Re: Database/Table Design for Global Country Statistics

From: Tino Wildenhain <tino(at)wildenhain(dot)de>
To: Stefan Schwarzer <stefan(dot)schwarzer(at)grid(dot)unep(dot)ch>
Cc: pgsql-general(at)postgresql(dot)org
Subject: Re: Database/Table Design for Global Country Statistics
Date: 2007-09-12 09:16:12
Message-ID: 46E7AE5C.3030106@wildenhain.de
Views: Raw Message | Whole Thread | Download mbox | Resend email
Thread:
Lists: pgsql-general

Stefan Schwarzer schrieb:
> Hi there,
>
> I learned in another posting that my table design - in a polite way -
> "could be improved".
>
> So, before doing any additional design errors, I would like to get
> feedback, if possible.
>
> I am dealing with some 500 tables for worldwide national statistics
> (GDP, population, environment etc.), covering approx. 30 years each.

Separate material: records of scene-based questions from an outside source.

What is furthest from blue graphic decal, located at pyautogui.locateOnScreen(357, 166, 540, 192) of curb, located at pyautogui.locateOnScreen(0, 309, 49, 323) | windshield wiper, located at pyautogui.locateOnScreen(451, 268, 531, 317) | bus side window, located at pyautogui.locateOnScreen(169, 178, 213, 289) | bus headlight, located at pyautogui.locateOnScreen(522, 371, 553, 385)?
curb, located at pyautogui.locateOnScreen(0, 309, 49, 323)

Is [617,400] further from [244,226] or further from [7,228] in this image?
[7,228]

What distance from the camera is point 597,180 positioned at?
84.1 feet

For
> each of these variables, I usually have as well (pre-prepared)
> subregional and regional aggregations too. These could - and should - at
> the end be calculated on-the-fly, and not pre-calculated and imported
> from Excel as it is for the moment.
>
> My (national) table for a given variable is in the moment as follows (id
> being the identifier for a specific country):
>
> id | 1970 | 1971 | ... | 2004 | 2005
> -------------------------------------------------------------------
> 1 | NULL | 36 | ... | 42 | 45
> 2 ......
>
> The new design would be like this:
>
> id | year | value
> -------------------------------
> 1 | 1970 | NULL
> 1 | 1971 | 36
> 1 ....
> 1 | 2005 | 45
> 2 | 1970 | ....
> 2 .....
>
>
> Would that be considered as "good table design" then?

I'd not save null values but otherwise you are fine.
If you want to select over stable ranges of years
w/o bothering with non existent data (and therefore year)
it might be usefull to have a separate mapping table like
year -> year_id (sequential) and use the Ids for year.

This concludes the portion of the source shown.